3pAA8. Role of the absorption distribution and generalization of Sabine's reverberation law in chaotic rooms: Geometrical and wave theory.

Fabrice Mortessagne

Olivier Legrand

Didier Sornette

Lab. de Phys. de la Matiere Condensee, CNRS URA 190, Faculte des Sci., Parc Valrose, B.P. 70, 06108 Nice Cedex 02, France

The theoretical validity of Sabine's law of reverberation in the true geometrical acoustic limit (TGAL) with mirror reflection relies solely on the conditions that almost all rays are chaotic and that absorption is ``sufficiently weak,'' as demonstrated by Joyce [J. Acoust. Soc. Am. 58, 643 (1975)]. It is shown here that exponential decay law may still hold in the TGAL for realistic large absorptions, depending on the spatial distribution of the absorption within the chaotic room. This dependence stems from the role of special ray trajectories that are analyzed.
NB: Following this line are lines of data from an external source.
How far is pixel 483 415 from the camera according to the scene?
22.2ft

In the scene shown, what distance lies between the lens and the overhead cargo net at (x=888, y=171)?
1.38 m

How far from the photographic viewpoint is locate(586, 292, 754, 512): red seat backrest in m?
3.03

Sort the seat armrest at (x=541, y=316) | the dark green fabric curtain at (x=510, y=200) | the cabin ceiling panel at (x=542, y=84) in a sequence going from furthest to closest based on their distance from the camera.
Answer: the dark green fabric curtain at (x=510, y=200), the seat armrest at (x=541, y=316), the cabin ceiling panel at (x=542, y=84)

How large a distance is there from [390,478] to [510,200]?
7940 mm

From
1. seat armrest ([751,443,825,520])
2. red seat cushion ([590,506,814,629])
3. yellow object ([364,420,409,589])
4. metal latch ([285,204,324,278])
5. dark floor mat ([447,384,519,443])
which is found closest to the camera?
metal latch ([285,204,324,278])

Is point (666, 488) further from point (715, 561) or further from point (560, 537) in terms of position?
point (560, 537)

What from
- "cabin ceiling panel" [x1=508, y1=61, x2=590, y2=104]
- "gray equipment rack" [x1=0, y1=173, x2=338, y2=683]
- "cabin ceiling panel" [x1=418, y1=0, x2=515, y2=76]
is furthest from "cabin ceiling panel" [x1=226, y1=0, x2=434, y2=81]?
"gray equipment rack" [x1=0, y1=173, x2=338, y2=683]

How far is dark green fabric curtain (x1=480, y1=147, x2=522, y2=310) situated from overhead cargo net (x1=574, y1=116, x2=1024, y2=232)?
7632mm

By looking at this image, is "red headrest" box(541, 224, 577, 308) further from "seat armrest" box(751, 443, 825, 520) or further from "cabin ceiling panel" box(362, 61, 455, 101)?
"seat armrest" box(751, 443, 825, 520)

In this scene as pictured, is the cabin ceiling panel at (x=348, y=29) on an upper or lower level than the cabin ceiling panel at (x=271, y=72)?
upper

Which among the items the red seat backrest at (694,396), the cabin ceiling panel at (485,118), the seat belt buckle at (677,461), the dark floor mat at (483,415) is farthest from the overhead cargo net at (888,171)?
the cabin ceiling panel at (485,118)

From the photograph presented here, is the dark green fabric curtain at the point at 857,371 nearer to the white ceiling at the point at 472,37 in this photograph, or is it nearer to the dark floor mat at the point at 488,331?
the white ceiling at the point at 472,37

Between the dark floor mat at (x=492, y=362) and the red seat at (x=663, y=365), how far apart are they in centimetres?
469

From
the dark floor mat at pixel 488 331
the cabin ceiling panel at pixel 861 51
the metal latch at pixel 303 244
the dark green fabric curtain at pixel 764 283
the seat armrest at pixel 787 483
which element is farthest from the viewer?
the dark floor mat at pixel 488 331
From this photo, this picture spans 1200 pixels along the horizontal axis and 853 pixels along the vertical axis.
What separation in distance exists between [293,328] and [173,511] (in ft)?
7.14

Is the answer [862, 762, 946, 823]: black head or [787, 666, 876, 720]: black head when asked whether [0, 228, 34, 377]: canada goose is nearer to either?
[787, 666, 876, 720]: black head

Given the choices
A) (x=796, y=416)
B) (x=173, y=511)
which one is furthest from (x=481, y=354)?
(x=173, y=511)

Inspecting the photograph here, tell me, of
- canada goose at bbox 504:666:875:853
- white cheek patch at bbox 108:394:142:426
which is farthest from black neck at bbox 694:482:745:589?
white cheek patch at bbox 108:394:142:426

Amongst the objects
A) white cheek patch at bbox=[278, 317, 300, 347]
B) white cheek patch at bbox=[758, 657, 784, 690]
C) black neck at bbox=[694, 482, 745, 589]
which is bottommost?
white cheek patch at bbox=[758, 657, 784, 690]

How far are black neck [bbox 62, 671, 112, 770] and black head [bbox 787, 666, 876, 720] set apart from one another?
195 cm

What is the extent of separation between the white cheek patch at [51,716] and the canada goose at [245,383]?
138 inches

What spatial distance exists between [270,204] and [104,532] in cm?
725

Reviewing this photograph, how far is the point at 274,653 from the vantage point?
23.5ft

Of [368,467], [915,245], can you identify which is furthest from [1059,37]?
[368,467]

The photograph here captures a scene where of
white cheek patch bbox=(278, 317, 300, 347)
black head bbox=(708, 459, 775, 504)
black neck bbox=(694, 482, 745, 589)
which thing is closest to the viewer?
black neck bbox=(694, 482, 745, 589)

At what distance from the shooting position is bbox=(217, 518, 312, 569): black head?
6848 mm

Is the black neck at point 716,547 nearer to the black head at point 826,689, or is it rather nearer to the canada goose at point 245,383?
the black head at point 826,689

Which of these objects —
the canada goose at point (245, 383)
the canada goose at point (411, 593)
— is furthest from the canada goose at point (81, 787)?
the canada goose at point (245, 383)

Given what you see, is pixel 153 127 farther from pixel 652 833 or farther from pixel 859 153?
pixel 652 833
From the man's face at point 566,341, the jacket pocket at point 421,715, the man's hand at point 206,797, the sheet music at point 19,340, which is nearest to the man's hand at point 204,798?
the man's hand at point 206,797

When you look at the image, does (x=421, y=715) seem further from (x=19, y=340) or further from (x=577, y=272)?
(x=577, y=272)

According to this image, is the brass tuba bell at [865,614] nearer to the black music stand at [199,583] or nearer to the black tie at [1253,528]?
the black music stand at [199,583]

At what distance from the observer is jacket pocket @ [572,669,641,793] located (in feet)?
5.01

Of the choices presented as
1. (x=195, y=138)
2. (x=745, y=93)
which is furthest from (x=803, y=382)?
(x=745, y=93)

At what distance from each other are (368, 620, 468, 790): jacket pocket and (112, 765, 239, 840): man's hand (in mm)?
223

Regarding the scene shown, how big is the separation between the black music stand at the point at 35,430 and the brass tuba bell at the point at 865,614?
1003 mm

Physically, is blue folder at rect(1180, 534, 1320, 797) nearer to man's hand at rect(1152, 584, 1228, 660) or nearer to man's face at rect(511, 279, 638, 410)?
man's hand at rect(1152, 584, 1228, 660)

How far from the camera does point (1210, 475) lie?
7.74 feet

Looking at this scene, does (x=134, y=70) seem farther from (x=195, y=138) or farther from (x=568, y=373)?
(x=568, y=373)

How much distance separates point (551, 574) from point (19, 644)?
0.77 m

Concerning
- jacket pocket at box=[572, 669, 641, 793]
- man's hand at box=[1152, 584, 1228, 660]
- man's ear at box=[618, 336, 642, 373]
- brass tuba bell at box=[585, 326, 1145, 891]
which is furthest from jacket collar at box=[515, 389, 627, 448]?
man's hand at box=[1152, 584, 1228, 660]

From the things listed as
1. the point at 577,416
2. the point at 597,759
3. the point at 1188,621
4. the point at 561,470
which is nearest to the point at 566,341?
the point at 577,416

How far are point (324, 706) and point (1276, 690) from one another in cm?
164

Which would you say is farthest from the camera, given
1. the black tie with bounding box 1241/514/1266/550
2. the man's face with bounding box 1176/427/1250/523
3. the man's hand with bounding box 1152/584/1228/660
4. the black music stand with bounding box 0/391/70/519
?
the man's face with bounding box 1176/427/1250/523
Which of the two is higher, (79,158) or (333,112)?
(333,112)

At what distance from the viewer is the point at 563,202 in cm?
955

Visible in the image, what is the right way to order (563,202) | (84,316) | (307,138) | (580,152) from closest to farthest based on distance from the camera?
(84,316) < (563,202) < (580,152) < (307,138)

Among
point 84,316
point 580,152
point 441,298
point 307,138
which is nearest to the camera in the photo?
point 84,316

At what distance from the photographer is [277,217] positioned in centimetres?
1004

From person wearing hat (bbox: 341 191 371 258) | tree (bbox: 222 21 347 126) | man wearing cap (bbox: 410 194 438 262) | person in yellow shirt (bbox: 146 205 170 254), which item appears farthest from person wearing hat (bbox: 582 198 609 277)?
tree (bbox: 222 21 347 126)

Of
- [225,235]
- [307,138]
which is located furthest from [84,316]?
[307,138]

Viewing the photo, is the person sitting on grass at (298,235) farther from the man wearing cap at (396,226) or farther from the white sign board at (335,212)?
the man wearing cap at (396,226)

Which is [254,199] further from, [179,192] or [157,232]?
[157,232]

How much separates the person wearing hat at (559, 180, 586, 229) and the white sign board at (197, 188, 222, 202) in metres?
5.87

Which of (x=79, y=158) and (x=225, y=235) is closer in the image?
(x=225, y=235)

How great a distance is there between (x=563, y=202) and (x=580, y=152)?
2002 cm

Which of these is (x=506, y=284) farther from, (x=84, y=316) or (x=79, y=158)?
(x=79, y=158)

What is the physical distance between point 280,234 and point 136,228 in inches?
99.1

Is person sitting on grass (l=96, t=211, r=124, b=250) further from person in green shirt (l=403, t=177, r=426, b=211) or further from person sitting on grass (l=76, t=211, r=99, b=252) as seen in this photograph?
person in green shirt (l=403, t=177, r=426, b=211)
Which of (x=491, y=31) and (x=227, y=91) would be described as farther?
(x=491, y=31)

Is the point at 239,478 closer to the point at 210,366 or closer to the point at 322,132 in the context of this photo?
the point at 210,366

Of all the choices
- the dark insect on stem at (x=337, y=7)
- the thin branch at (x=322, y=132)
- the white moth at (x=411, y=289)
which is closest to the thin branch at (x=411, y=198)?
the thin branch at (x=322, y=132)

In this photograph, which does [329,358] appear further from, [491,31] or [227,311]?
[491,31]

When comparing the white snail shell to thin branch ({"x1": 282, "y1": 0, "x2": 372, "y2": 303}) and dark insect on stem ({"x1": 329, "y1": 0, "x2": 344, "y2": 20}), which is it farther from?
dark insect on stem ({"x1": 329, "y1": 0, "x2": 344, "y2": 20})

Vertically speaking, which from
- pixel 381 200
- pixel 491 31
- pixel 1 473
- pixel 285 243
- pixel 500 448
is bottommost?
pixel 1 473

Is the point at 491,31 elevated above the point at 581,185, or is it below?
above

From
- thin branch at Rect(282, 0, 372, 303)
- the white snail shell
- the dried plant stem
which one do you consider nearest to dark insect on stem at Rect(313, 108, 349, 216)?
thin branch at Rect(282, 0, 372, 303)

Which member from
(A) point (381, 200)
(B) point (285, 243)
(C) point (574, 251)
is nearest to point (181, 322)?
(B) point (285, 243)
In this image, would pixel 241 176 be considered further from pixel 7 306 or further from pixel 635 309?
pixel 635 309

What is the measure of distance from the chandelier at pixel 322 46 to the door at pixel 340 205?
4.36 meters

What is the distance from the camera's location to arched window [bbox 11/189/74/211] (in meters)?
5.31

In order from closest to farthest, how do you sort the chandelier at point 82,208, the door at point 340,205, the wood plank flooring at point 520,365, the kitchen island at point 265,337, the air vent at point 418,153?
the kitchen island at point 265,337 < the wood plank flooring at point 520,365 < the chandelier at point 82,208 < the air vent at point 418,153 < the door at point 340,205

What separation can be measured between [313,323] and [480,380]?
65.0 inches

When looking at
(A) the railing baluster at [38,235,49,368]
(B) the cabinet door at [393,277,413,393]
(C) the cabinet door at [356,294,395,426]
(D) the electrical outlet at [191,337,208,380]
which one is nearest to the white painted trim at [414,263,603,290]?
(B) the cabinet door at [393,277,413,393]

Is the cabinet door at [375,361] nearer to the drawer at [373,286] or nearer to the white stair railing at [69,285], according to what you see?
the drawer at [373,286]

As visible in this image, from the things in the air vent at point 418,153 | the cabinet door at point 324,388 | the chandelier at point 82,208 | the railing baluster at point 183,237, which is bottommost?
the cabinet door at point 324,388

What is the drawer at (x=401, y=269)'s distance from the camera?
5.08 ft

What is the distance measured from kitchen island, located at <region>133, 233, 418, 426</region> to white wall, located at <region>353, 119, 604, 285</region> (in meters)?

It is also demonstrated theoretically and numerically that Sabine's reverberation time is modified at large absorptions due to fluctuations in the number of encounters with the absorbing walls. This novel mechanism applies to many physical examples where a system decays from an initial metastable state with a generic exponential decay law, be it thermally activated or by quantum tunneling. A partial account of this work appeared in Europhys. Lett. 20, 287--293 (1992). Finally, a wave theory is given of Sabine's law for room acoustics relying on ergodic properties of the eigenmodes. Besides the global problem of reverberation, wave acoustics in ergodic rooms offer a true richness of phenomena that can be tackled with the help of tools developed in ``Quantrum Chaos.'' A preliminary account of this work appeared in Lect. Notes Phys. 392, 267 (1991).